Em Santa Catarina, o anti-misto não é tão forte, mas é defendido com unhas e dentes por alguns torcedores, geralmente de torcidas organizadas no estado. O movimento prega que o amor incondicional deve ser dedicado única e exclusivamente a um só time, e além disso, recomenda que seja o clube da sua cidade ou região.
Na partida entre Brusque FC e Vasco da Gama, do Rio de Janeiro, em setembro deste ano, válido pela série B, foi possível notar que a arquibancada visitante destinada a torcedores do Vasco estava lotada, não somente por cariocas que viajaram para acompanhar a partida, mas também, por torcedores que frequentavam o estádio Augusto Bauer em outros jogos com a camisa do Brusque.
Na tentativa de fortalecer a imagem do clube, o Brusque FC lançou a campanha “Jogo do Brusque, camisa do Brusque”, onde é estritamente proibido a utilização de camisas de outros times. Antes disso, era comum encontrar torcedores com camisas do Flamengo, Palmeiras, Botafogo no estádio, mesmo que o jogo fosse do marreco. Essa ação foi aderida por vários clubes no estádio, como Tubarão e Marcílio Dias.
O Flamengo, em resposta ao episódio do jogo contra o Ceará, entrou em campo carregando a faixa “Torcida do Nordeste: Um dos orgulhos da nação rubro-negra“.
A “batalha” entre mistos e anti-misto é colocada em pauta todo jogo, e a discussão caminha para a web.
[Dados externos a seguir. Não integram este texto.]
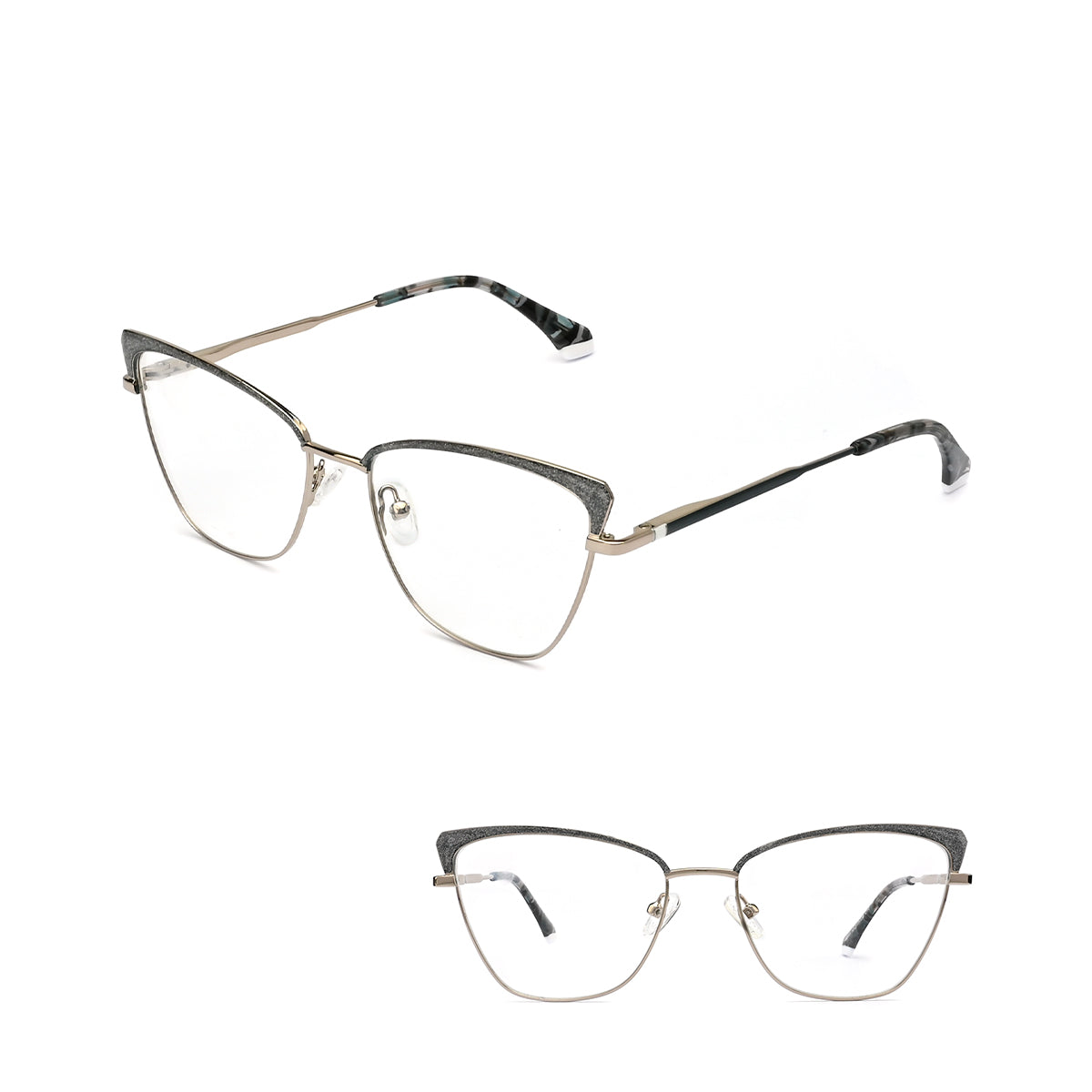 55020002-M1-M1_Detail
O Avaí, no ano de 2022, onde disputou a série A, dividiu os confrontos em duas categorias. Times maiores e de mais clamor do público, o ingresso custava mais caro. Times de menor expressão, o ingresso custava mais barato. A repercussão na internet foi negativa, motivada principalmente por torcedores catarinenses, que teriam a oportunidade de ver o seu clube “de fora” em seu estado.
A mudança
Com o avanço da tecnologia, e o futebol presente no dia a dia do brasileiro, acompanhar o esporte está cada vez mais fácil. Com isso, é possível acompanhar equipes e competições até mesmo fora do país, e é ai que surge uma nova categoria de torcedor misto: o torcedor de um clube nacional e de um clube europeu. Os jogadores badalados, ligas competitivas e as principais disputas como Champions League, chamam atenção de qualquer amante de futebol, e cria uma legião de fãs apaixonados por os clubes internacionais.
As redes sociais também é um facilitador no consumo de informações sobre qualquer time, que faz com que o torcedor se sinta perto, mesmo que geograficamente distante.
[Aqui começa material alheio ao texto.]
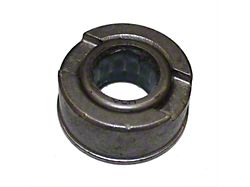 McLeod Pilot Bearing (79-17 V8 Mustang)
A torcedora do Brusque e Atlético MG, Yane Alves, relata sua percepção sobre a mudança. “Hoje é comum ir ver o Brusque jogar e observar que as crianças em sua grande maioria torcem exclusivamente para o Brusque. Os títulos conquistados nos últimos anos, juntando a facilidade de assistir qualquer jogo, faz com que o Brusque se torne um clube perto dos torcedores, sem precisar preencher uma lacuna torcendo para times de fora do estado”, finaliza.
O que fica de aprendizado no final é que seja o torcedor misto, ou não, a única coisa que não irá mudar, nunca, é o amor incondicional que os torcedores carregam pelo seu(s) clube(s).